Na praia da Costa Nova havia uma escola no meio da areia. À ida para a praia passávamos pela escola, à vinda da praia passávamos pela escola. Nesse perfeito lugar para aprender, aprendemo-nos um ao outro numa tarde escaldante de verão. Vieram as horas, os dias e os anos, e desaprendemos tudo.

O medo conheci-o melhor, não na guerra mas à beira da tua cama.
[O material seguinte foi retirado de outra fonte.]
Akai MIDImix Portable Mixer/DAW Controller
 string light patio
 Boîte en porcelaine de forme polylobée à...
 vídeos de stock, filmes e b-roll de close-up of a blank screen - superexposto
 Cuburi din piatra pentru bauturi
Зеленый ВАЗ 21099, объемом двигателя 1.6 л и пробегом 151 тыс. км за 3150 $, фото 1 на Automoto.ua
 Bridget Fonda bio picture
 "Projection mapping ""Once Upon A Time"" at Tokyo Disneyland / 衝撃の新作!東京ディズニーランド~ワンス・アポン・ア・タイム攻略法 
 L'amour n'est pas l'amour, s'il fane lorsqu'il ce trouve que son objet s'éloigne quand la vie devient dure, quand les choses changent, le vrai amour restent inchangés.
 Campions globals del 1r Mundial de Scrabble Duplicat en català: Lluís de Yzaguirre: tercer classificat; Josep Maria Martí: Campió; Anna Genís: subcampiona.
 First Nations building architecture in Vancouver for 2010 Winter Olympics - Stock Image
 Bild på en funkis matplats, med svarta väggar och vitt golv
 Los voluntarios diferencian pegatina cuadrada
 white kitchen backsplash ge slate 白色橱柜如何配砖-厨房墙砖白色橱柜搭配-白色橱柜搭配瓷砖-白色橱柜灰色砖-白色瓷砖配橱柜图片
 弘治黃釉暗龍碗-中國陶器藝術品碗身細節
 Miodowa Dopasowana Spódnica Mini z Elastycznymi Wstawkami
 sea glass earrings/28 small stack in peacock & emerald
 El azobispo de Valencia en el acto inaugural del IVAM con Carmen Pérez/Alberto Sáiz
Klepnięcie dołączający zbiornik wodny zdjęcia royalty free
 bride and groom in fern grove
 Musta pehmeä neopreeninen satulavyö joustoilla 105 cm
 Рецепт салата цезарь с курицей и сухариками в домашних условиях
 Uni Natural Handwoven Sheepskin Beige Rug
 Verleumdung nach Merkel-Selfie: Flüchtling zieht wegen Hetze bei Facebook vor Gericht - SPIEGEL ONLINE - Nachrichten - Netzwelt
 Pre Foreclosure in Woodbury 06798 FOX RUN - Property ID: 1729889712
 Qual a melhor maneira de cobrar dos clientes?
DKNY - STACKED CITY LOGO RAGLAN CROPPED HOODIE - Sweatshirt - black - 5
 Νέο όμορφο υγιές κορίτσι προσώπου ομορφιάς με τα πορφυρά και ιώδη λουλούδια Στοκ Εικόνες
Poucos experimentaram o conhecimento da finitude de arma na mão, mas nada me devorou as entranhas como a tua dor, caída assim nesse campo de batalha. E eu a desaparecer por dentro, até ficar prenhe de medo perante o abismo eminente da tua ausência.

Ah a felicidade num copo de vinho… na adega da casa alta atrás da capelinha de São José roubávamos horas à noite para aumentar o dia. De hora a hora íamos mijar contra o muro do pátio para arranjar espaço para mais um copo.
Os dois zés chorando no ombro um do outro comovidos com o absurdo da vida. E a gente a rir, como se fosse fácil entender o mundo com um copo a mais.
Um dia fizemos um banquete com as batatas cozidas que o Paulo encontrou numa panela de ferro.
Coitada da minha mãe, desgostosa com a maldade do mundo – Ele há gente para tudo meu filho, esta noite inté roubaram a lavaige do porco.

Amei-te há muito, hoje na minha memória. Nessa altura, seguramente, não te amei. Mas hoje lembro-me de ti como tendo-te amado. Já não sou a criança atónita perante a estranheza do íman dos teus olhos ou da tontura com o som da tua voz ou do desequilíbrio de todo o meu ser à tua passagem. Hoje sou um homem que dá nome às coisas e tu uma mulher cansada de o ouvir.

O largo da minha aldeia era o centro do mundo. E como eram grandes as árvores de Natal. O novelo do tempo foi-se desenrolando e agora as árvores de Natal são pequenas e o largo da minha aldeia fica num cantinho do mundo. Ou dito de outra forma, eu cresci demais.

Sentada à beira da estrada como se fora um rio, que se fosse um rio sonhava, aguarda o convite dos homens que passam. Melissa não sorri profissionalmente para os clientes, aprendeu a levar a sério as humilhações da vida.

Uma árvore frondosa a tempestade arrancou. Inesperadamente o vazio de uma clareira substituiu a imponência da árvore.
Haja esperança, porque nas clareiras nascem frequentemente flores.